▶ _EXERCICE 1_:
Répondez aux questions suivantes sur l'extrait qui porte sur la pancarte numérique :
(a) De quoi résulte l'intérêt pour la pancarte exprimé dans l'extrait ?
(b) Selon la définition reprise de Paveau, de quoi se constitue la pancarte en tant que dispositif photographique natif du web ?
(c) Par qui le technogenre produsé est-il produit, et hors de quoi ?

▶ _EXTRAIT CHOISI_:
################

Le technodiscours rapporté constitue une procédure consistant à activer un outil de partage qui ouvre un espace technolangagier constituant un cadre de discours citant, et réalise ensuite le transfert du contenu, doté ou non d’un commentaire, qui constitue le discours cité (2017, p. 291).

La pancarte : support-objet d’un « technogenre produsé »

Mon intérêt pour la pancarte est le résultat d’une longue observation des discours produits autour du hirak algérien (Oulebsir, 2023). La pancarte, ici numérique, est un élément inscrit dans le dispositif techno-photo-graphique (Paveau, 2017, p. 327) opéré sur le web. Il permet de parler d’un discours militant dans lequel un·e internaute est photographié·e ou se prend en photo avec une pancarte généralement écrite à la main reprenant un slogan, un hashtag, un proverbe, une revendication. Ce technogenre a massivement été produit pendant et après le hirak dans le but de participer à cette révolution du peuple.

La pancarte est considérée comme un support médium diffusé par écran (YouTube, discours journalistique, réseaux sociaux numériques). En m’inscrivant dans l’analyse du discours numérique (ADN), je définis la pancarte comme « dispositif photographique natif du web qui se constitue de la photographie d’un sujet tenant une pancarte » (Paveau, 2017, p. 195). En ces termes, la pancarte relève du « technogenre produsé » :

On appellera technogenre produsé, à partir d’un élargissement du terme de produsage à toute élaboration à partir des possibilités techniques de l’écosystème, un genre de discours natif d’internet produit par les internautes hors des contraintes des technogenres prescrits et des routines des technogenres négociés (Paveau, 2017, p. 303).

################

▶ _EXERCICE 2_: Indiquez le nombre de lignes des enregistrements qui contiennent la chaîne « above », en tenant compte de la casse. Donnez uniquement ce nombre.

################

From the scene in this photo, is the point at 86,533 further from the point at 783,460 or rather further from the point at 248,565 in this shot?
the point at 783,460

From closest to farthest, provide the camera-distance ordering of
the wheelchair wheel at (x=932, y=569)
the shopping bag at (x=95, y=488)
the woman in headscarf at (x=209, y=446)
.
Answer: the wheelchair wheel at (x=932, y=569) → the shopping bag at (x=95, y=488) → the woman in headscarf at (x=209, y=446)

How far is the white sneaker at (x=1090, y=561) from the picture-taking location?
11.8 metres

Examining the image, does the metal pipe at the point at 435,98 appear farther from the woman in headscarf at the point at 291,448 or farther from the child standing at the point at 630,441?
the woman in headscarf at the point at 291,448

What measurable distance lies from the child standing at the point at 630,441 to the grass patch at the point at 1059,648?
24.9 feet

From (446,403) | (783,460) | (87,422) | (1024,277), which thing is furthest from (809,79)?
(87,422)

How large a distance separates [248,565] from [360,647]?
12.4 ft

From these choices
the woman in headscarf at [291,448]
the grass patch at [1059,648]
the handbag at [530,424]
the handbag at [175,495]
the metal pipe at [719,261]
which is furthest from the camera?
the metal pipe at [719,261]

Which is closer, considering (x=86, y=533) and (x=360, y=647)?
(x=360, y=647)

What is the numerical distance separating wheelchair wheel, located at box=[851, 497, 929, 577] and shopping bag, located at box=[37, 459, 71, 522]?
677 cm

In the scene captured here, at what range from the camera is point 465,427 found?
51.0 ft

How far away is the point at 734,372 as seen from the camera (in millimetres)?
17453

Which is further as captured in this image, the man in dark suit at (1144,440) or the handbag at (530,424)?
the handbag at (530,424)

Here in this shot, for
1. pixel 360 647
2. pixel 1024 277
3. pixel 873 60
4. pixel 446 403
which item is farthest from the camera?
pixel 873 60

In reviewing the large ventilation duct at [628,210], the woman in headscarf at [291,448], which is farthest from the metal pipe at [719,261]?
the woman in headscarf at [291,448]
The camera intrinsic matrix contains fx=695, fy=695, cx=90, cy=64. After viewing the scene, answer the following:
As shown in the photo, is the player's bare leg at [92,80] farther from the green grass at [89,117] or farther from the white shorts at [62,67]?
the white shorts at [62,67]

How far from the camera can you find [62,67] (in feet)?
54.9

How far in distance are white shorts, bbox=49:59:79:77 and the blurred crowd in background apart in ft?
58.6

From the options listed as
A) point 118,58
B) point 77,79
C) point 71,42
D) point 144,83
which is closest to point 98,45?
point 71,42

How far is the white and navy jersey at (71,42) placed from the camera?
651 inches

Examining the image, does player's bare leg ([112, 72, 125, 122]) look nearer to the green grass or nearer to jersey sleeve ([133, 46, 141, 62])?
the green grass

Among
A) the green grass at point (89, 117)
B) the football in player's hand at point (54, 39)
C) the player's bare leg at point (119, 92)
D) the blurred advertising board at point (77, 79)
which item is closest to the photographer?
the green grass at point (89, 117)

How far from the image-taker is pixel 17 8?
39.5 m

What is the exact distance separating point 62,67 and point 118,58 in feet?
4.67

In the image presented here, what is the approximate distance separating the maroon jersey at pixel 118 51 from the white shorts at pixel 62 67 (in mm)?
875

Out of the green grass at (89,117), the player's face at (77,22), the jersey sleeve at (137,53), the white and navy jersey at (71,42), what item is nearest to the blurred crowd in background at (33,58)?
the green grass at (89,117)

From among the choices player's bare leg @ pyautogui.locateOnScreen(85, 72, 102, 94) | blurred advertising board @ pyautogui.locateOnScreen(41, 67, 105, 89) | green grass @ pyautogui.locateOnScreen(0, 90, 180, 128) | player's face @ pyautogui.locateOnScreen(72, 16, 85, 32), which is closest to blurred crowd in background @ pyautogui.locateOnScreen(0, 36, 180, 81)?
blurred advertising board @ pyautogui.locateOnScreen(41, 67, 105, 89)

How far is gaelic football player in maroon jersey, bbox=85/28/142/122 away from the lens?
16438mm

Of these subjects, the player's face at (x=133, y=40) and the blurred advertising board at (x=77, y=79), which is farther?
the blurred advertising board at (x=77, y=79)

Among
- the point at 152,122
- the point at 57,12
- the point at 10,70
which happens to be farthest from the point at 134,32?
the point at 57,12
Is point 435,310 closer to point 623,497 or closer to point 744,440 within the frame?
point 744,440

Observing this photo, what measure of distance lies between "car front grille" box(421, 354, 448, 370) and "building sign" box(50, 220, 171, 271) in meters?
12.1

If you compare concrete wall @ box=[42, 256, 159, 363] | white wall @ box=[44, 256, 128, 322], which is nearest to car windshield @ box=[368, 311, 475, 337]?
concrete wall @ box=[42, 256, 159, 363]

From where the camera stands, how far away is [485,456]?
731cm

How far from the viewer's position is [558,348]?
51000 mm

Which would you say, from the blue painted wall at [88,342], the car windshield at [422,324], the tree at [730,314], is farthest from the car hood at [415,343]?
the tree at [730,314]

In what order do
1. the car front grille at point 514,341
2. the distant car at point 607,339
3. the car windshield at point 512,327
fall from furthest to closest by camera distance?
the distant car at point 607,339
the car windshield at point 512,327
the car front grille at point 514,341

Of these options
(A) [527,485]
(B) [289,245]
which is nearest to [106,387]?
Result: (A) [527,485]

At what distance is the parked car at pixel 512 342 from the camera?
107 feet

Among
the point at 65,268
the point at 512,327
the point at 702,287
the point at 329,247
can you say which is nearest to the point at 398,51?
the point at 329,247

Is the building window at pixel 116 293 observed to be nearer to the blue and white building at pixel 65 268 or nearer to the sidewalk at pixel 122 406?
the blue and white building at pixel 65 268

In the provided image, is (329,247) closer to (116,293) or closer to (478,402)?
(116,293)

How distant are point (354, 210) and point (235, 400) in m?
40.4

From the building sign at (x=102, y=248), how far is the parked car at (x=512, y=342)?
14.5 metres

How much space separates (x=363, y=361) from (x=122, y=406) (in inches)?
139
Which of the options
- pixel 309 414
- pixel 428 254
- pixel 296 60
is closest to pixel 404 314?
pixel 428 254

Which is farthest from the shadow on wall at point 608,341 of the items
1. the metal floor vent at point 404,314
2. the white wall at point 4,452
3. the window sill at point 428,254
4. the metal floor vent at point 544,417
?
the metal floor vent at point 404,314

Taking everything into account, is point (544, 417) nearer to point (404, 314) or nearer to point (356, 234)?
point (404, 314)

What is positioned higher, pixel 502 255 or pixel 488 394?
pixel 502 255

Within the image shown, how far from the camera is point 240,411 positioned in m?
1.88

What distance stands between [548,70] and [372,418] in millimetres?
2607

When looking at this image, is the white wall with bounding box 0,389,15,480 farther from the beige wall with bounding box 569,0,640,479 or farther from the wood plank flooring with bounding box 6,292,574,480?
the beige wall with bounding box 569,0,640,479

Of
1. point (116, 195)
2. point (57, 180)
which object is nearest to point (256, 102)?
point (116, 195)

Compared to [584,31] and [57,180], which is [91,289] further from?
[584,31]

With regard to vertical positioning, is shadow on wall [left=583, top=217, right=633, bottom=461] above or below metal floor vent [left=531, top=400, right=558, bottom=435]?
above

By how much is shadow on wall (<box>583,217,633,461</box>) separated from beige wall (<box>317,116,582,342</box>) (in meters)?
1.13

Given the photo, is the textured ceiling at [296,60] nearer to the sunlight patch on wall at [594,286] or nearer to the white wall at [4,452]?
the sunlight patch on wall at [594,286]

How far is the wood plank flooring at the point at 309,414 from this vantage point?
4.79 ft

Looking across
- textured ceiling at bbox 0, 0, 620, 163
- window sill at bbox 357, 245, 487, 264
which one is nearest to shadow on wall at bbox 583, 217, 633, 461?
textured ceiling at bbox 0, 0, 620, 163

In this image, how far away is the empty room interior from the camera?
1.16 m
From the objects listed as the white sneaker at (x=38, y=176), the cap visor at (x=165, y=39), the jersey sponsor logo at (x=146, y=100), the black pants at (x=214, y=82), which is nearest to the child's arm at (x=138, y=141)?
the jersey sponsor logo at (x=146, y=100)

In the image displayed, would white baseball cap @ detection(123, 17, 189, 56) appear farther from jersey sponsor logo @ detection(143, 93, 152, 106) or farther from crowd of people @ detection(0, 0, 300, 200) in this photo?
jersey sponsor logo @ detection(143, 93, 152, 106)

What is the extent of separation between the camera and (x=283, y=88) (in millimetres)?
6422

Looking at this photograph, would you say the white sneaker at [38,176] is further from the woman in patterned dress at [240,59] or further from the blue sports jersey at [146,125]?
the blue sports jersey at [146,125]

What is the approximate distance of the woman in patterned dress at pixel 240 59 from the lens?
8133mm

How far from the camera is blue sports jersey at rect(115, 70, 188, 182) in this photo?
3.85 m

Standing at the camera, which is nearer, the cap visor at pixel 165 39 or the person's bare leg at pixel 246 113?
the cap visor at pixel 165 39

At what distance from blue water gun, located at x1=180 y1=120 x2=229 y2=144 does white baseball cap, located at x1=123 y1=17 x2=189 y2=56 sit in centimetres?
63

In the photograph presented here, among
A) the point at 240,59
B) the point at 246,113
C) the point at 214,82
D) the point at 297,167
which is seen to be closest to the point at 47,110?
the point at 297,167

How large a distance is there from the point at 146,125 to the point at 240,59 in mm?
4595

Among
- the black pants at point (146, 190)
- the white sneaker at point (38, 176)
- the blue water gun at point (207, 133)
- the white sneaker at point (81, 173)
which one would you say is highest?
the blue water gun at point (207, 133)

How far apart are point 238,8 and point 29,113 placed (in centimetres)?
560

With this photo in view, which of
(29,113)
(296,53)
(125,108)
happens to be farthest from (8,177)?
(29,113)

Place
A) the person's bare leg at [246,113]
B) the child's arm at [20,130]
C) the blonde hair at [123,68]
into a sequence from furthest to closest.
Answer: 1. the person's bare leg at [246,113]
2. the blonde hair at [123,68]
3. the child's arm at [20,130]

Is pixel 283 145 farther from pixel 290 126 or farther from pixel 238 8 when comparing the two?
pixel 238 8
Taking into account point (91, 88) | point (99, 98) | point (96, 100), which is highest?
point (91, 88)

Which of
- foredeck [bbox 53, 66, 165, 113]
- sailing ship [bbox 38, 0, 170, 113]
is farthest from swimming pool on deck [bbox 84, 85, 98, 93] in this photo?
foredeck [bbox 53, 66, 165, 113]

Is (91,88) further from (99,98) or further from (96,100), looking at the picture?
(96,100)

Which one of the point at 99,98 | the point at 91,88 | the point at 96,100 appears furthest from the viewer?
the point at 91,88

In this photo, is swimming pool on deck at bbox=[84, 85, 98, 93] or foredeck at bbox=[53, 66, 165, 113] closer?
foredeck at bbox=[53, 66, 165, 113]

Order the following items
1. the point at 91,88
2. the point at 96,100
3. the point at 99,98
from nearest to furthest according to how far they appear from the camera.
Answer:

################

▶ _RÉPONSE COMPLÈTE 1_:
(a) D'une longue observation des discours produits autour du hirak algérien.
(b) De la photographie d'un sujet tenant une pancarte.
(c) Par les internautes, hors des contraintes des technogenres prescrits et des routines des technogenres négociés.

▶ _RÉPONSE COMPLÈTE 2_: 2